In his latest Fox News appearance, for the third time in as many months, the former president once again said he could’ve locked up his former Democratic rival, but thanks to his gracious magnanimity, that didn’t happen.

This remains a bizarre lie. As regular readers know, Trump publicly and privately begged prosecutors to charge Clinton. Ahead of Election Day 2020 — nearly four years after Clinton’s defeat — Trump again publicly called for the Democrat’s incarceration and lobbied then-Attorney General Barr to prosecute the former secretary of state for reasons unknown.

None of this was kept secret. It happened out in the open. We all saw it play out in public — all of which makes it a strange thing for the presumptive GOP nominee to keep lying about.

But that wasn’t the only Clinton-related comment of note from Trump’s latest Fox interview.

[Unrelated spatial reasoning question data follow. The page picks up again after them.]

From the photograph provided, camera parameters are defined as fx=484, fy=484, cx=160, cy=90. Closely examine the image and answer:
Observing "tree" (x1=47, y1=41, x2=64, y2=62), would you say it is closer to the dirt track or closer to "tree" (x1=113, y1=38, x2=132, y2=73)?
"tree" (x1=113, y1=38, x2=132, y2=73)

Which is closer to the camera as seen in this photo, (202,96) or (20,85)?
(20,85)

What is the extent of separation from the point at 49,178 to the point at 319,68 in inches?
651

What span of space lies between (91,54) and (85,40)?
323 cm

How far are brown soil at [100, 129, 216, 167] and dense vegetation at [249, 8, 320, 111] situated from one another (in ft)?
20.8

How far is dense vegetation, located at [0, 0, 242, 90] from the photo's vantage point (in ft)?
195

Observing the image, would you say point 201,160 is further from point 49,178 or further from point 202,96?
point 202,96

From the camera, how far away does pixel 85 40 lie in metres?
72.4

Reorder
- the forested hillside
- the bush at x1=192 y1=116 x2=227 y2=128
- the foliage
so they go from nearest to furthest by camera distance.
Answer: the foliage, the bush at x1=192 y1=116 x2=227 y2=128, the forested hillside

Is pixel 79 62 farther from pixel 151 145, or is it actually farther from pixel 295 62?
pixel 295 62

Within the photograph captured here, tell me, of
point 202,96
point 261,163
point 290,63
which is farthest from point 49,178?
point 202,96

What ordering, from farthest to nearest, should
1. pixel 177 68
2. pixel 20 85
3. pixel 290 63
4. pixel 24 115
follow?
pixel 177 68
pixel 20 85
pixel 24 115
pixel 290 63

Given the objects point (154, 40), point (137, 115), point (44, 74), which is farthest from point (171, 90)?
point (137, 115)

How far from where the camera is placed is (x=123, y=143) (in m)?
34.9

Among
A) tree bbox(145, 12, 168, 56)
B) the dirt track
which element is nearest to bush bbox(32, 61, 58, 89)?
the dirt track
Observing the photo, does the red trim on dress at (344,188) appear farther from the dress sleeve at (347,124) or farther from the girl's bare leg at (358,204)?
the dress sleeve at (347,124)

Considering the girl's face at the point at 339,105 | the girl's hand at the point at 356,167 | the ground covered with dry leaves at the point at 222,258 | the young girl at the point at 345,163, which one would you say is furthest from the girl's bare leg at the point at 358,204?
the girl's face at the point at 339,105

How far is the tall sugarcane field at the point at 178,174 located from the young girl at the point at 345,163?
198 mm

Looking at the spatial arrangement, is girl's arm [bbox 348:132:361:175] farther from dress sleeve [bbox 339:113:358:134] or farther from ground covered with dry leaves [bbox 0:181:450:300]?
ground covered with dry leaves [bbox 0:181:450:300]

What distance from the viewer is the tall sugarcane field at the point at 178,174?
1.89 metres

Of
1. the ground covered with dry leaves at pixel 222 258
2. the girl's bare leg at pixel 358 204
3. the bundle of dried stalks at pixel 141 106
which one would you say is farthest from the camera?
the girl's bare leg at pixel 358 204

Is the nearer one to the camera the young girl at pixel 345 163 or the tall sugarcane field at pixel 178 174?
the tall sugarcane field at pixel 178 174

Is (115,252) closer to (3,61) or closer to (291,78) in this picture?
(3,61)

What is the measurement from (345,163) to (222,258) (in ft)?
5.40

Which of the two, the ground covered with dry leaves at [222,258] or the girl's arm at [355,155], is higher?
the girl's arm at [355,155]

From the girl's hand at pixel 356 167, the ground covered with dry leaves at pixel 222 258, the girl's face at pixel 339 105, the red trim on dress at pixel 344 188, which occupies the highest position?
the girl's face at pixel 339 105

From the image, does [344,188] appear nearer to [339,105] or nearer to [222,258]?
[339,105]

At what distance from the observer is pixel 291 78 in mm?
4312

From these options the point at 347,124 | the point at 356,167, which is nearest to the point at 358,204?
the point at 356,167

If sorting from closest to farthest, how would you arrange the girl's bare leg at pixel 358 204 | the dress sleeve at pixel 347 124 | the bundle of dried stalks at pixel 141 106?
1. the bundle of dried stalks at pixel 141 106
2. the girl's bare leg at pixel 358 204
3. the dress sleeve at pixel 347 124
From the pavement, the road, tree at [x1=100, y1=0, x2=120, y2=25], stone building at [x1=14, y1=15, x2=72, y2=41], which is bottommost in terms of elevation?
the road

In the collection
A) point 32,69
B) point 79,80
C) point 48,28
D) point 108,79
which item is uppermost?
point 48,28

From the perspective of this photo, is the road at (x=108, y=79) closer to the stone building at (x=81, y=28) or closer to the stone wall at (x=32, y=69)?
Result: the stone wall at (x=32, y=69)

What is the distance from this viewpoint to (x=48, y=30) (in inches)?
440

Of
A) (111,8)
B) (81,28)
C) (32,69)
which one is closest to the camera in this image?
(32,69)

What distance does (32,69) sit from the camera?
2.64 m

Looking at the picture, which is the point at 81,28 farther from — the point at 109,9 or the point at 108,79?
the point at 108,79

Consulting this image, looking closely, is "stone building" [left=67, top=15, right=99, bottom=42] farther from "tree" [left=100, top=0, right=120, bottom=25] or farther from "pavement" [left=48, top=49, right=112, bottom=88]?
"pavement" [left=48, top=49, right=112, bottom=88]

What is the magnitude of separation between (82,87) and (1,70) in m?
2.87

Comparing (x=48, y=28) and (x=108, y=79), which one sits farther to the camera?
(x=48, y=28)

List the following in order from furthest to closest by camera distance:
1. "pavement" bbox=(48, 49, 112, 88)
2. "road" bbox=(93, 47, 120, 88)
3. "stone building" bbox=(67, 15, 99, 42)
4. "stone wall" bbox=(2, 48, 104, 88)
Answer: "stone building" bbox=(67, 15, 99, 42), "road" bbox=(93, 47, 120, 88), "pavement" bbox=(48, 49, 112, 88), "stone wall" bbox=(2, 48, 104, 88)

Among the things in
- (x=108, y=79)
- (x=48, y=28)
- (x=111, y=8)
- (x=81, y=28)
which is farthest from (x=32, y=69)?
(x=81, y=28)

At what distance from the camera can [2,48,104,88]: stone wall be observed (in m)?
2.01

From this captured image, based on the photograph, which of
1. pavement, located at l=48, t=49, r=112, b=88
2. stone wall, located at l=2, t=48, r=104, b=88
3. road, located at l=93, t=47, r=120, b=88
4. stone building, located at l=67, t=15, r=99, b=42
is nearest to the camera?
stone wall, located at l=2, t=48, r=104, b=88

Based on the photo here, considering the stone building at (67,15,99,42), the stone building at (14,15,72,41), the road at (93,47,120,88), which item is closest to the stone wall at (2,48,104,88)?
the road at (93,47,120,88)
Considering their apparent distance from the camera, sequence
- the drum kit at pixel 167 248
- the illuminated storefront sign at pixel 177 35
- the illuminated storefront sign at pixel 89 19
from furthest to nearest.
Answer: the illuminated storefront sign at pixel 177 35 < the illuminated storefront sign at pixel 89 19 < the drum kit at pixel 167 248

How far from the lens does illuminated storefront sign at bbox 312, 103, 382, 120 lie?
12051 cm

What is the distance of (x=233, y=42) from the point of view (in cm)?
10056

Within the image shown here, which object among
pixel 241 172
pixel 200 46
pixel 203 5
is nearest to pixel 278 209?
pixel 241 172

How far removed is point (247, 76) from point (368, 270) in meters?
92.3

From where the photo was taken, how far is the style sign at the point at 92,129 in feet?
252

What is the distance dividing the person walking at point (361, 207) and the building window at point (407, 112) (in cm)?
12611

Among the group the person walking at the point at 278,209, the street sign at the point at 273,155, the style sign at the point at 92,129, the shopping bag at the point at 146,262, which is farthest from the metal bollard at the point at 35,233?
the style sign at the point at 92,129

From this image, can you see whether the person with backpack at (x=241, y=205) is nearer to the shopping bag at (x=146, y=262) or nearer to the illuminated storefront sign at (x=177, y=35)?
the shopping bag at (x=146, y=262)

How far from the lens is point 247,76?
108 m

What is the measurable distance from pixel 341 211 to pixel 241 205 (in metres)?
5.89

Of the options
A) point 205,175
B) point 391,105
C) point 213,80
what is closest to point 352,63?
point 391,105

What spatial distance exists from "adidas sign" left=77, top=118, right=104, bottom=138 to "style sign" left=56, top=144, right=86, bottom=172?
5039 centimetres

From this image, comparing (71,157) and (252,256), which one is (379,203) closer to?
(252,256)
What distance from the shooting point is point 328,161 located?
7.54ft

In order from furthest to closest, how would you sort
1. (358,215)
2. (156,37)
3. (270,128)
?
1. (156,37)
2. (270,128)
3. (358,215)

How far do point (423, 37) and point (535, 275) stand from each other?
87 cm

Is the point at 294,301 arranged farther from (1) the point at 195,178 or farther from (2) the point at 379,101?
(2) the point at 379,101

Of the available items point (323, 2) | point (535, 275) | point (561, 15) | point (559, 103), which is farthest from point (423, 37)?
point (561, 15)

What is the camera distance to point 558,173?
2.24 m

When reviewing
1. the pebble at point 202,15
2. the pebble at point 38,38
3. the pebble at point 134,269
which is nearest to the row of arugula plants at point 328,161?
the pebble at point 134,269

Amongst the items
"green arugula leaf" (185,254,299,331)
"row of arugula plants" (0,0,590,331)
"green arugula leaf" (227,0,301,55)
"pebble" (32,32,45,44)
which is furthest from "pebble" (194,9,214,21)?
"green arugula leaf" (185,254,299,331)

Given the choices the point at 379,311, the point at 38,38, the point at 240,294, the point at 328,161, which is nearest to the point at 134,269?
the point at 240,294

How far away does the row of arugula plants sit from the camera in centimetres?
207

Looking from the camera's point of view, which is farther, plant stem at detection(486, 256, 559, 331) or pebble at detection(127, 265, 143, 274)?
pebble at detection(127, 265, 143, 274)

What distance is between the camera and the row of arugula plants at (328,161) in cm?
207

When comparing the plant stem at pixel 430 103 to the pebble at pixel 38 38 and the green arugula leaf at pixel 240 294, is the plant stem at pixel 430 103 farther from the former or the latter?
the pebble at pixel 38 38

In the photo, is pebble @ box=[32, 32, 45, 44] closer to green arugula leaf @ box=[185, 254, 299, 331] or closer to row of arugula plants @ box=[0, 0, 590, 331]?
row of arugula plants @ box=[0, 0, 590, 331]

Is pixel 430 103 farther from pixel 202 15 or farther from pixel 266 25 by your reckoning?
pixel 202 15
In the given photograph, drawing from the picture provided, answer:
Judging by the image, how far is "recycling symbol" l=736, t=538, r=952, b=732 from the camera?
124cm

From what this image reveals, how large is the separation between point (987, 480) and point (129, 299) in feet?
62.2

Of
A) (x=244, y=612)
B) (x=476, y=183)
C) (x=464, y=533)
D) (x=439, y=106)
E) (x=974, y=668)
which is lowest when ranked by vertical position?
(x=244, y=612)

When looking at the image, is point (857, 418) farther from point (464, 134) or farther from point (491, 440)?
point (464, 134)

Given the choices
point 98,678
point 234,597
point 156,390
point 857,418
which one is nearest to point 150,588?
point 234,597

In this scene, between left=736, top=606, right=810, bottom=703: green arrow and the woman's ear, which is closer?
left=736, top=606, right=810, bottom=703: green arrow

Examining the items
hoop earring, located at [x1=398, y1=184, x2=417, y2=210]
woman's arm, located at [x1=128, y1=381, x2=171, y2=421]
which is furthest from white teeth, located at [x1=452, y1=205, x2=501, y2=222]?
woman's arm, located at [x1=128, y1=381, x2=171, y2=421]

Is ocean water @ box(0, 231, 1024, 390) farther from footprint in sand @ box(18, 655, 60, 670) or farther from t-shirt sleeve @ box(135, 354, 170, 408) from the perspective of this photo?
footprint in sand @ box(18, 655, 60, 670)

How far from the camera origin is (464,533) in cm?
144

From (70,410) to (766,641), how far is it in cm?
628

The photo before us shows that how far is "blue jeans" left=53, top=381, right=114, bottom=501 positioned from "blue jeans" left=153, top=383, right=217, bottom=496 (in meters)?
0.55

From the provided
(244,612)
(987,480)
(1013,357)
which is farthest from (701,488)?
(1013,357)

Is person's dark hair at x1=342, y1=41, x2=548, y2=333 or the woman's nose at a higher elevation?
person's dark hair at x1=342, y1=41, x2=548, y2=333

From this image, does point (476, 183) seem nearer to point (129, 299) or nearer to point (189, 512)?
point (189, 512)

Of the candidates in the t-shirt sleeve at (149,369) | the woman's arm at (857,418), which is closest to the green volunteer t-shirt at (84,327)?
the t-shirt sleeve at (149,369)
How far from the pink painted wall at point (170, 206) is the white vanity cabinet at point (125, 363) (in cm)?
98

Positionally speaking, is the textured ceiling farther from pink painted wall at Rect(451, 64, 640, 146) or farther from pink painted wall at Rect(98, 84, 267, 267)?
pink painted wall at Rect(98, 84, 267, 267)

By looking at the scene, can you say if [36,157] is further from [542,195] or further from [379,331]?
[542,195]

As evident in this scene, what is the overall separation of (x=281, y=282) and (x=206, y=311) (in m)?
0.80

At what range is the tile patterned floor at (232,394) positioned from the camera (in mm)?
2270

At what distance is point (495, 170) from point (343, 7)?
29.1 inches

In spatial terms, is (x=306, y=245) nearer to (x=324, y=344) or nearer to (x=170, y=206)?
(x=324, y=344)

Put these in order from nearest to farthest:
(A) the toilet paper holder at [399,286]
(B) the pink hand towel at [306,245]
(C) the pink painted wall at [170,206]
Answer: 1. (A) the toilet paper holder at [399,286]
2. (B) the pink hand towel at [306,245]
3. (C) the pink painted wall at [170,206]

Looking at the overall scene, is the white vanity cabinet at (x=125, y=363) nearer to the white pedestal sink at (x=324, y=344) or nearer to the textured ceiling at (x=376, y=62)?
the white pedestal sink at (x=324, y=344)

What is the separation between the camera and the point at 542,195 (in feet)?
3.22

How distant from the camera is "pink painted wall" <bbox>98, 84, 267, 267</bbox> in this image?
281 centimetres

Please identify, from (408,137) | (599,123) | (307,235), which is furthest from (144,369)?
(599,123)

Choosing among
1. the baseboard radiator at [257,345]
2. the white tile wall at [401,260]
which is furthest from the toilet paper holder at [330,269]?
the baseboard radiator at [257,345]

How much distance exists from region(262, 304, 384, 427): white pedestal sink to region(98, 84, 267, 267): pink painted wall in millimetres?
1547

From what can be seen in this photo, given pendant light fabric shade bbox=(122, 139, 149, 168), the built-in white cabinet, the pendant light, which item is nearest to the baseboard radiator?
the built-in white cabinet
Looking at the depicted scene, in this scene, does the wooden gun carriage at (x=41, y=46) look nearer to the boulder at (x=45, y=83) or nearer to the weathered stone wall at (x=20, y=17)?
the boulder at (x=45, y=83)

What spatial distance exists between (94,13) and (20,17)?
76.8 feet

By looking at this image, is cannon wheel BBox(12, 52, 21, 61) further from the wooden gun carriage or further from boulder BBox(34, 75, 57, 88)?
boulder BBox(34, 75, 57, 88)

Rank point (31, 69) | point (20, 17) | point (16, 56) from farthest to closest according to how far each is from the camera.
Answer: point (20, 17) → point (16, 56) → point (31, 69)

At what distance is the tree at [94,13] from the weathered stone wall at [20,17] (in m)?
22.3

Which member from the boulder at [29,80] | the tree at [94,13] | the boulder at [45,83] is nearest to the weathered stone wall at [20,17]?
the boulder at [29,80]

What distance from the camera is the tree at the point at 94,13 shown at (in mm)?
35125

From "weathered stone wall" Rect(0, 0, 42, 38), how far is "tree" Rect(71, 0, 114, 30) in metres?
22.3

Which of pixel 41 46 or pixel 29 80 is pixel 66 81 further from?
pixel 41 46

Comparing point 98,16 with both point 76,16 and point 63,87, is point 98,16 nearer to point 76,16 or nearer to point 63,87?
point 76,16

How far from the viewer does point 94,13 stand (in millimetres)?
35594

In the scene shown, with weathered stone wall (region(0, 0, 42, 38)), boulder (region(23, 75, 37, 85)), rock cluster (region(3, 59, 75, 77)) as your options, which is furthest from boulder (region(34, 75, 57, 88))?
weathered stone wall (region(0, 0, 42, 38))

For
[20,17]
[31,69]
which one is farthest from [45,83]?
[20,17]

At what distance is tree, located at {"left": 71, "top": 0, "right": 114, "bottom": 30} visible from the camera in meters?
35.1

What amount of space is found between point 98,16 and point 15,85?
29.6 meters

When one of the co-hosts noted the Republican’s “lock her up” chants, the former president claimed, “They always said, ‘Lock her up.’”

He quickly added, “I didn’t say, ‘Lock her up,’ but the people said, ‘Lock her up, lock her up.’” It was at that point, according to Trump, that he told his followed to “just relax” and move on from Clinton.

For one thing, Trump didn’t “just relax”; he instead spent four years in the White House trying to prosecute Clinton. For another, the idea that Trump was some how detached from the “lock her up” mantra is every bit as ridiculous. As a Washington Post report summarized:

[T]here are several instances in which Trump called explicitly for Clinton’s jailing and others in which he agreed with his supporters’ chants.

For now, let’s put aside the oddity of seeing the Republican blame his followers, as if they lack the class that he pretends to represent. Instead, what’s striking about his rhetoric is the degree to which Trump keeps trying to rewrite his own recent history.

Before getting elected, he told Clinton during one of their 2016 debates that if he were running the country, “You’d be in jail.” Around the same time, the future president told a group of supporters, “Lock her up is right.”

A month earlier, responding to “lock her up” chants in Pennsylvania, Trump also told followers, “I agree.”

There are plenty of other examples along these lines.

To be sure, I understand the motivation behind the lies. Trump now wants the public to believe he took the high road against his former rivals, unlike the rascally Biden administration, which is imposing legal crises on him now.

In reality, Trump desperately tried to weaponize federal law enforcement against his perceived foes, and the Biden administration appears to have literally nothing to do with the former president’s prosecutions.